• What the task asks: Using the records that follow, copy every line containing the word "score".

───── Data extract

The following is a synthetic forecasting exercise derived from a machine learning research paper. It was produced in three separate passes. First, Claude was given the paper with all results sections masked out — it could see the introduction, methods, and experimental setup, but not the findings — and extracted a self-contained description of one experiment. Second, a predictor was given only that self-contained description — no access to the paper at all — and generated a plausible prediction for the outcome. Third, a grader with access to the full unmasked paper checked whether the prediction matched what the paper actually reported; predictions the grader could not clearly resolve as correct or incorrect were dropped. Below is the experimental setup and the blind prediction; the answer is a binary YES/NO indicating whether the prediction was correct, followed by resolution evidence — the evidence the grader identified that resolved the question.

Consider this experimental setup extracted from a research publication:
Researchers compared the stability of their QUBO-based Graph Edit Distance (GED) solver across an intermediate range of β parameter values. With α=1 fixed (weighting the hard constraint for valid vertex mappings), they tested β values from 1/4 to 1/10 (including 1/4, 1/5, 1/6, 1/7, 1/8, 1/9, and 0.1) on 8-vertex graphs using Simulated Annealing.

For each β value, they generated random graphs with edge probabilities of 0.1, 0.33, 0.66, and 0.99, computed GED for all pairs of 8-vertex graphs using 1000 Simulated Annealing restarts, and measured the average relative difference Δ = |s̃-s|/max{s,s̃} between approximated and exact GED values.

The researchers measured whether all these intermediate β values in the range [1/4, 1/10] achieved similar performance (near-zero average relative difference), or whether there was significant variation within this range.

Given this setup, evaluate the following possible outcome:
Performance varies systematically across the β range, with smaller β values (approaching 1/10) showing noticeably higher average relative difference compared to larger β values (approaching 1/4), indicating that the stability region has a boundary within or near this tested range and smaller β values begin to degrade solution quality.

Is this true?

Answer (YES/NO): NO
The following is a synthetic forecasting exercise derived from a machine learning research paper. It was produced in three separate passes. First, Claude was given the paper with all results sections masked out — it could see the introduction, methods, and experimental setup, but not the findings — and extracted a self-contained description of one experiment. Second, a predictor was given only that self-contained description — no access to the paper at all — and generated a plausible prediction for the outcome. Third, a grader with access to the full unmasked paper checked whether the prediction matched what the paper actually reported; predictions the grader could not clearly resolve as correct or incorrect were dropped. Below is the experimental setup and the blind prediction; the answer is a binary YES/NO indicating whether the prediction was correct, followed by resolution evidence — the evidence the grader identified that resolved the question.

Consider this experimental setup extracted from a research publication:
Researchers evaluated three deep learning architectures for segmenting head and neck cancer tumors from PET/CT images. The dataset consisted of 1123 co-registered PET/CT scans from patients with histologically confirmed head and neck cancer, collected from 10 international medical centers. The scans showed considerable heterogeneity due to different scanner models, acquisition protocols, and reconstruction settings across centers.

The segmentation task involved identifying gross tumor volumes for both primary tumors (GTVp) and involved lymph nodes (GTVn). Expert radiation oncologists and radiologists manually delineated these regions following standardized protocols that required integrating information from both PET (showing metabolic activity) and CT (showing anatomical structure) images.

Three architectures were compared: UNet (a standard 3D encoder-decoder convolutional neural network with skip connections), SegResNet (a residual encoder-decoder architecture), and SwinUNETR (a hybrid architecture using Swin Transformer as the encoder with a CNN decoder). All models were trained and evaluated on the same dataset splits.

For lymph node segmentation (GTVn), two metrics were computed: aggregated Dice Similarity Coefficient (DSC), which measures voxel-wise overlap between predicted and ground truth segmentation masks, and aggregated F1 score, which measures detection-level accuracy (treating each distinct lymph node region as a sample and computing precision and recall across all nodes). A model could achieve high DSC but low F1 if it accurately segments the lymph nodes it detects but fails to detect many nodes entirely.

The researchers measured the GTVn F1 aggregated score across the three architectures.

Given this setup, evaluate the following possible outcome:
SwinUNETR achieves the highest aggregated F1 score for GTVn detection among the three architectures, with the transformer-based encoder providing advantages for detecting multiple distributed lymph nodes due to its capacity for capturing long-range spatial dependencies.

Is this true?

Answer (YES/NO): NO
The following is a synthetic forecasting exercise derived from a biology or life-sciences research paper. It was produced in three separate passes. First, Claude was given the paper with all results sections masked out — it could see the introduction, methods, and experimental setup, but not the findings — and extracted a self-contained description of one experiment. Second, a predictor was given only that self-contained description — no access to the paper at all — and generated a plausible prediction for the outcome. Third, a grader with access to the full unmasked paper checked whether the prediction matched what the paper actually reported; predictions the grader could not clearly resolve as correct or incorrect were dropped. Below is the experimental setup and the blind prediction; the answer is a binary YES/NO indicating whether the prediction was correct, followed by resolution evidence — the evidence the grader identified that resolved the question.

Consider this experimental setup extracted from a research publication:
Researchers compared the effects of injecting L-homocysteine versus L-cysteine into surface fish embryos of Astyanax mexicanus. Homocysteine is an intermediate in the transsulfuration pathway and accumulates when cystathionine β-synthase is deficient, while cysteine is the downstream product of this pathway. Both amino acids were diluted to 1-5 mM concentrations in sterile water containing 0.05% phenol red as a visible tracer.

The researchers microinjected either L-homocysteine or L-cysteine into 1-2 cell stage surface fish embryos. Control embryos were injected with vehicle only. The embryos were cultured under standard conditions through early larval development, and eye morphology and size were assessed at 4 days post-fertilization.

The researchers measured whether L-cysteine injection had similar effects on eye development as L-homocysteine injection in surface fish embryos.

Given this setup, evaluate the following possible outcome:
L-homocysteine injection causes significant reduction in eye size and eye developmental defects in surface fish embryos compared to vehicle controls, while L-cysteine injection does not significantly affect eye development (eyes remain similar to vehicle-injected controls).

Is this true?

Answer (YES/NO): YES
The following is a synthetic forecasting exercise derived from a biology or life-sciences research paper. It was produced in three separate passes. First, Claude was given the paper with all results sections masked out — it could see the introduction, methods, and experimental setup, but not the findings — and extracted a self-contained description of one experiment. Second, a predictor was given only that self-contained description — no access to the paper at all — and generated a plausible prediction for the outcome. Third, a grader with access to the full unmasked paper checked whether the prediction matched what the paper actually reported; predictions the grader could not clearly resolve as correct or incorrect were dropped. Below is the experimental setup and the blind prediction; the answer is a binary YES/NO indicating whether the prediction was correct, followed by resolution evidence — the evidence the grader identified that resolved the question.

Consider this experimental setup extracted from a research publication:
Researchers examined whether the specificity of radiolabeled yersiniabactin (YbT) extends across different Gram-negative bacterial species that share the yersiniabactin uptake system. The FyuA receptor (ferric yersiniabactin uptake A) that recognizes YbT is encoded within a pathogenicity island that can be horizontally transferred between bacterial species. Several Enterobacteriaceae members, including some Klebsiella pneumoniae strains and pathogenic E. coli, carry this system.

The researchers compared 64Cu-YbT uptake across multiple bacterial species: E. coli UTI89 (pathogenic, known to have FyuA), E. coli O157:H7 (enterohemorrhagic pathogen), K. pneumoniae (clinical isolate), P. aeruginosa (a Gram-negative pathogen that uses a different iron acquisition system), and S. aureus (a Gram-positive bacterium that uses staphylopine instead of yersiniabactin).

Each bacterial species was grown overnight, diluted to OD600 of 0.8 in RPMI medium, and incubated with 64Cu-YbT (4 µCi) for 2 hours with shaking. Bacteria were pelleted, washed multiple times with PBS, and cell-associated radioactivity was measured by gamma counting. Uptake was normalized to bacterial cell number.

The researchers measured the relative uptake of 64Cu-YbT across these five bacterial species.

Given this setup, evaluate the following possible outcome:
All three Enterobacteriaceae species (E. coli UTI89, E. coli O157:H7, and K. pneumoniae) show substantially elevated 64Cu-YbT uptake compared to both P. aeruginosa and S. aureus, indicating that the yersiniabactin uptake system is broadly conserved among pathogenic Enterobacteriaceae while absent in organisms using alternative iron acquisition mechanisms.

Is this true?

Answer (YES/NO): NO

──────────

• Result for this task:
For lymph node segmentation (GTVn), two metrics were computed: aggregated Dice Similarity Coefficient (DSC), which measures voxel-wise overlap between predicted and ground truth segmentation masks, and aggregated F1 score, which measures detection-level accuracy (treating each distinct lymph node region as a sample and computing precision and recall across all nodes). A model could achieve high DSC but low F1 if it accurately segments the lymph nodes it detects but fails to detect many nodes entirely.
The researchers measured the GTVn F1 aggregated score across the three architectures.
SwinUNETR achieves the highest aggregated F1 score for GTVn detection among the three architectures, with the transformer-based encoder providing advantages for detecting multiple distributed lymph nodes due to its capacity for capturing long-range spatial dependencies.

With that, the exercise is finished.